Answer
See answers.
Work Step by Step
a. The initial light is unpolarized. Each polarizer is oriented at 30 degrees from the one before. Apply equation 24–5 repeatedly.
$$I_1=\frac{1}{2}I_o$$
$$I_2=I_1cos^2 \theta_2 $$
$$I_3=I_2cos^2 \theta_3=\frac{1}{2}I_o cos^2 \theta_2 cos^2 \theta_3 $$
$$I_4=I_3cos^2 \theta_4=\frac{1}{2}I_o cos^2 \theta_2 cos^2 \theta_3 cos^2 \theta_4$$
$$I_4= \frac{1}{2}I_o cos^230^{\circ} cos^2 30^{\circ}cos^2 30^{\circ}=0.211I_o$$
b. Yes. Suppose the second polarizer were removed. The angle between polarizers 1 and 3 is now 60 degrees.
$$I_1=\frac{1}{2}I_o$$
$$I_3=I_1cos^2 \theta_3=\frac{1}{2}I_o cos^2 \theta_3 $$
$$I_4=I_3cos^2 \theta_4=\frac{1}{2}I_o cos^2 \theta_3 cos^2 \theta_4$$
$$I_4= \frac{1}{2}I_o cos^260^{\circ} cos^2 30^{\circ}=0.0938I_o$$
If the third polarizer were removed, we would calculate the same final intensity. The angle between polarizers 2 and 4 is now 60 degrees.

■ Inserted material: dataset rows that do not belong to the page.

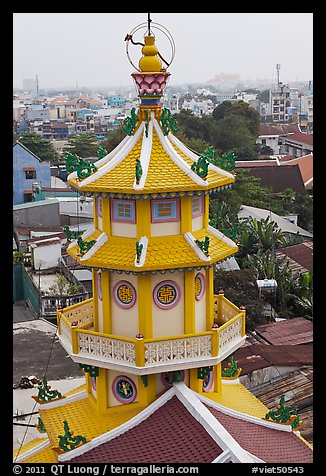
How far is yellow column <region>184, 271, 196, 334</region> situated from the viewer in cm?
853

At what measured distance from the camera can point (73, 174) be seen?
882 cm

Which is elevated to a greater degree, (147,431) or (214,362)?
(214,362)

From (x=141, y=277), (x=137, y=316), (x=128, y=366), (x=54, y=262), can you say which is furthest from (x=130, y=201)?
(x=54, y=262)

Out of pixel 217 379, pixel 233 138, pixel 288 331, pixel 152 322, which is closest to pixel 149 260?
pixel 152 322

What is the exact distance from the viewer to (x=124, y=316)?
859 centimetres

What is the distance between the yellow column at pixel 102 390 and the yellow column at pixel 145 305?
92 centimetres

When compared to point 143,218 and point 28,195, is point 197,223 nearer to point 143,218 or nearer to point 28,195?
point 143,218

Therefore, we see that the intensity decreased when either the second or third polarizer was removed.
c. Yes. Remove both the second and third polarizers . The angle between polarizers 1 and 4 is now 90 degrees. No light will be transmitted.